Cross-layer and selective distillation for asymmetric image retrieval

摘要

Existing asymmetric retrieval methods primarily rely on aligning global features to transfer semantic information. However, they often struggle to convey knowledge effectively across different network layers, limiting fine-grained alignment in feature representation spaces. To address this limitation, we propose a Cross-Layer and Selective Distillation (CLSD) framework. It first introduces a semantic-aware cross-layer feature distillation mechanism, where an attention-guided soft layer alignment strategy enables the student model to dynamically select and integrate the most relevant semantic knowledge from multiple intermediate teacher layers, based on its own layer’s semantic requirements. This alleviates the knowledge transfer challenges arising from architectural asymmetry. Furthermore, considering the importance of ranking consistency in fine-grained food image retrieval, we propose a decoupled differential relation distillation approach based on unambiguous samples. This method emphasizes the teacher model’s discriminative power and ranking behavior on unambiguous samples, while filtering out noisy signals from ambiguous ones.
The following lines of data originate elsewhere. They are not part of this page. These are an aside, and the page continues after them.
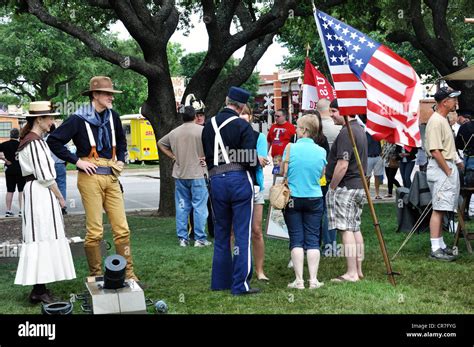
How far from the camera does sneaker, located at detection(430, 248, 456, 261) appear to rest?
8695 mm

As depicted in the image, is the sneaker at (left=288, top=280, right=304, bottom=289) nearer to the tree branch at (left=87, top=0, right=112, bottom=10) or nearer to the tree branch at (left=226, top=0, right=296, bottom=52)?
the tree branch at (left=226, top=0, right=296, bottom=52)

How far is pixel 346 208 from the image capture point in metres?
7.68

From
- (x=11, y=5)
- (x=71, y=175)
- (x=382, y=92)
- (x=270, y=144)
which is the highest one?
(x=11, y=5)

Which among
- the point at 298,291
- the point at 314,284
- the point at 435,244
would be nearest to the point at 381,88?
the point at 314,284

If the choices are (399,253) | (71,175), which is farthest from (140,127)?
(399,253)

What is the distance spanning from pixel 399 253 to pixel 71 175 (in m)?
25.1

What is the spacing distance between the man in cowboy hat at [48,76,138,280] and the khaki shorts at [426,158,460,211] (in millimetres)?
3746

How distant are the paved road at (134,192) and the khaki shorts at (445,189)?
919 centimetres

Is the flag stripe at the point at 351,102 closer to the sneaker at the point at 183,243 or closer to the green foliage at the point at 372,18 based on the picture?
the sneaker at the point at 183,243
As a result, the student learns more reliable relative relationships between samples, ensuring consistency in ranking order between query and gallery features. Extensive experiments on four benchmark datasets demonstrate that our method consistently surpasses existing state-of-the-art techniques, highlighting its effectiveness in asymmetric fine-grained retrieval tasks.

出版物
The 8th Chinese Conference on Pattern Recognition and Computer Vision

论文尚未出版,将待出版后补全信息。